The Center for Social Media (at American University)
The Center, located within American University’s School of Communications, says its mission is to “investigate, showcase and set standards for socially engaged media-making.” It covers topics such as fair use, copyright issues in YouTube mash-ups, how different communities of producers gauge the impact of their media projects, the future of public media and photojournalism, and much more.

I like following the RSS feeds from the center because the organization is charged not only with keeping tabs on new media trends, but also questioning them. The academic environment in which they’re located also assures that their website has a hefty resources section, which provides information on fair use and copyright, documentary film research, audience engagement and social media distribution strategies.

Nieman Journalism Lab

I was originally drawn to this blog/site because of the Nieman Foundation’s reputation in running the Nieman Program on Narrative Journalism at Harvard University. I like the combination of academic rigor, real-world sensibility and fundamental optimism that this blog offers.

As the “about” page of the blog says,

“The Nieman Journalism Lab is an attempt to help journalism figure out its future in an Internet age.

The Internet has brought forth an unprecedented flowering of news and information. But it has also destabilized the old business models that have supported quality journalism for decades … We want to highlight attempts at innovation and figure out what makes them succeed or fail. We want to find good ideas for others to steal. We want to help reporters and editors adjust to their online labors; we want to help traditional news organizations find a way to survive; we want to help the new crop of startups that will complement — or supplant — them …

“We don’t pretend to have even five percent of all the answers, but we do know a lot of smart people.

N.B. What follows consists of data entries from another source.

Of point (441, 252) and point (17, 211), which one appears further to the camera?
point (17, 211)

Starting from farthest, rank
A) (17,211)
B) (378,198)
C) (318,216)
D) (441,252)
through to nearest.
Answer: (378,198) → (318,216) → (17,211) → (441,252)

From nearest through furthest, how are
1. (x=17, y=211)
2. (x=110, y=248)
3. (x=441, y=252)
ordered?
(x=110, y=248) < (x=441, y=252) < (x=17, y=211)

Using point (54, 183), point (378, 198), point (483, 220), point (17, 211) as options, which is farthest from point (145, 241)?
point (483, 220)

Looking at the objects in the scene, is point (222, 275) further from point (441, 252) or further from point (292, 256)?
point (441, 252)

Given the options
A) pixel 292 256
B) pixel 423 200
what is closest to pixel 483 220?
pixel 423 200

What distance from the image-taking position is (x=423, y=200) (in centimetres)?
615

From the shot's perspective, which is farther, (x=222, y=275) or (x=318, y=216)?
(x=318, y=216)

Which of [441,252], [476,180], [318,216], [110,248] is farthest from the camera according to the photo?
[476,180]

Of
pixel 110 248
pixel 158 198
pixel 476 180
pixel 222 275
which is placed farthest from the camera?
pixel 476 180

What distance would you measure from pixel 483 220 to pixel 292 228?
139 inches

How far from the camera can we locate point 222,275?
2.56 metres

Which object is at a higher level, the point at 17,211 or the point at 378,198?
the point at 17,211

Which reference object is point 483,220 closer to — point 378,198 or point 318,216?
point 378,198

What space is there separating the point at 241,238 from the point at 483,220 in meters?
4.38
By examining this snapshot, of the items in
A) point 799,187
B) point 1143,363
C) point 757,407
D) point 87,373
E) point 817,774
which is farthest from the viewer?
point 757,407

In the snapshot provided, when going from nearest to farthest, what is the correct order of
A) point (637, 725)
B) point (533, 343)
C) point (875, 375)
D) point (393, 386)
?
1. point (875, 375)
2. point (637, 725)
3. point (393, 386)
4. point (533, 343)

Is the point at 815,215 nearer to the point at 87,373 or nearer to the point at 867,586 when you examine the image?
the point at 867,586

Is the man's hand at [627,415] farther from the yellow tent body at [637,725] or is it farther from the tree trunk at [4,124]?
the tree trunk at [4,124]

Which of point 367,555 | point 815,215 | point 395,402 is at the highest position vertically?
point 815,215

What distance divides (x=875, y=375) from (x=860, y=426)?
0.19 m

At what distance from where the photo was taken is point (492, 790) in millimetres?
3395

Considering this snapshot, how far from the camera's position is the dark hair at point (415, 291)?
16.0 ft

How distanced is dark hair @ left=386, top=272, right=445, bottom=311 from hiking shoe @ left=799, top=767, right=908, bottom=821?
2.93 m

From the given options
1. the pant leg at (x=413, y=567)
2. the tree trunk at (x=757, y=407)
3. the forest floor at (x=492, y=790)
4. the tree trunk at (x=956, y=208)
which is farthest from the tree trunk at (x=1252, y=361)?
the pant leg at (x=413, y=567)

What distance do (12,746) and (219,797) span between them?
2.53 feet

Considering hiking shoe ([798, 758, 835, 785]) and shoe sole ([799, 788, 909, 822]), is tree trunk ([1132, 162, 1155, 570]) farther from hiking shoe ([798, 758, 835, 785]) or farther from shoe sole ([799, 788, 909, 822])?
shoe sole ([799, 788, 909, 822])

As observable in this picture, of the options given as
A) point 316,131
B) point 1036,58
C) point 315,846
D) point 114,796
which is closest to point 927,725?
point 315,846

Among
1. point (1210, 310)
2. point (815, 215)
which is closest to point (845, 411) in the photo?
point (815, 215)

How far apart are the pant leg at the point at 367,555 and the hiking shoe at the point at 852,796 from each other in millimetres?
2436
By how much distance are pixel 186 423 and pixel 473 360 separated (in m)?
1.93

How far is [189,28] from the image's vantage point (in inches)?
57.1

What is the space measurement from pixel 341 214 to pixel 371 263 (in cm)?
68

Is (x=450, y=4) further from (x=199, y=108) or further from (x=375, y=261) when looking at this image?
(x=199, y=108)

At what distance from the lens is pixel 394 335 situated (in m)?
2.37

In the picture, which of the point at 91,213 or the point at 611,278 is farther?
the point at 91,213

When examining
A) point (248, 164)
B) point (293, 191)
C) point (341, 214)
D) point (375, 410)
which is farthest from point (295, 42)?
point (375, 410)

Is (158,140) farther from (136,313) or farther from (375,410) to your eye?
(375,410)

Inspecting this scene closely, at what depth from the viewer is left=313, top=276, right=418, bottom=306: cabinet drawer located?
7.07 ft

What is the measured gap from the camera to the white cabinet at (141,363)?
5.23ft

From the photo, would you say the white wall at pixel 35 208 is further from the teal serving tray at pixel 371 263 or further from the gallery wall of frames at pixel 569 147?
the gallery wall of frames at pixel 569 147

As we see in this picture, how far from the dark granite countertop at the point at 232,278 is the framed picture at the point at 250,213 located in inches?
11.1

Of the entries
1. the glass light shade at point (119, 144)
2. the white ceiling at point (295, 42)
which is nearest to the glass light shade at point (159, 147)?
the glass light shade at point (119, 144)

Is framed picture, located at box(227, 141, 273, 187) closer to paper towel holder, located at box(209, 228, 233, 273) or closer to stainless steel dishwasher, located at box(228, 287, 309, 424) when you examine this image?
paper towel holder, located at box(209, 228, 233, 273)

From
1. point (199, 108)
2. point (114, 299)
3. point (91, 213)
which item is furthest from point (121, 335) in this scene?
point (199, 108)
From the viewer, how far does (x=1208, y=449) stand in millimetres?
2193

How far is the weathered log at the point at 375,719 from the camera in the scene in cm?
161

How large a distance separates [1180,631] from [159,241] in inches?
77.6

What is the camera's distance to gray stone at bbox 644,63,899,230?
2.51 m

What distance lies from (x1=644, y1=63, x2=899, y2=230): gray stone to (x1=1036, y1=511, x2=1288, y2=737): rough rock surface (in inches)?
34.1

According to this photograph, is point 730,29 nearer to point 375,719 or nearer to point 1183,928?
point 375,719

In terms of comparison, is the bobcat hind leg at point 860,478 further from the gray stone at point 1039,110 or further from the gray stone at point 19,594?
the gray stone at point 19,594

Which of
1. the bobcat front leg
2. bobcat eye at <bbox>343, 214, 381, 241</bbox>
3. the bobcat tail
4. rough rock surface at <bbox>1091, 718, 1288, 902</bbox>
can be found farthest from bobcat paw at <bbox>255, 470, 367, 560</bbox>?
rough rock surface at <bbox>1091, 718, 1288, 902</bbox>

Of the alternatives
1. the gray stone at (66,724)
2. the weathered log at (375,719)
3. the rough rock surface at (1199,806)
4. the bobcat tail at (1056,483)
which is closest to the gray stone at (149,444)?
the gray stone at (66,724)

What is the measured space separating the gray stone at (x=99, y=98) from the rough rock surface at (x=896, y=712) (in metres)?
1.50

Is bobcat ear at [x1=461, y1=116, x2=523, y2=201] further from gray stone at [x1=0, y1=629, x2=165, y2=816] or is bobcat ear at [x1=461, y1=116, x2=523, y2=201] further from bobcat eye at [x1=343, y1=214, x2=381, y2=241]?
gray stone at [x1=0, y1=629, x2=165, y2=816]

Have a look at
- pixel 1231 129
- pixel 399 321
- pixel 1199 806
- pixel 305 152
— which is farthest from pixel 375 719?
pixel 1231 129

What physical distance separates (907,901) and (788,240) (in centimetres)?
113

Primary among them are our readers; we hope your contributions will make the Lab a collaborative exchange of ideas. Tell us what’s happening around you, or what should be.”

That last point is worth highlighting as well. Too often, reader input on what’s working and what isn’t is an afterthought, even in an age of “user-generated content” and other interactivity with one’s audience. The fact that Nieman puts it front and center in its mission means it’s providing an example for other news media organizations to follow.

The question to you …

What are your favorite blogs/RSS feeds for information on the online-inspired transformation of journalism?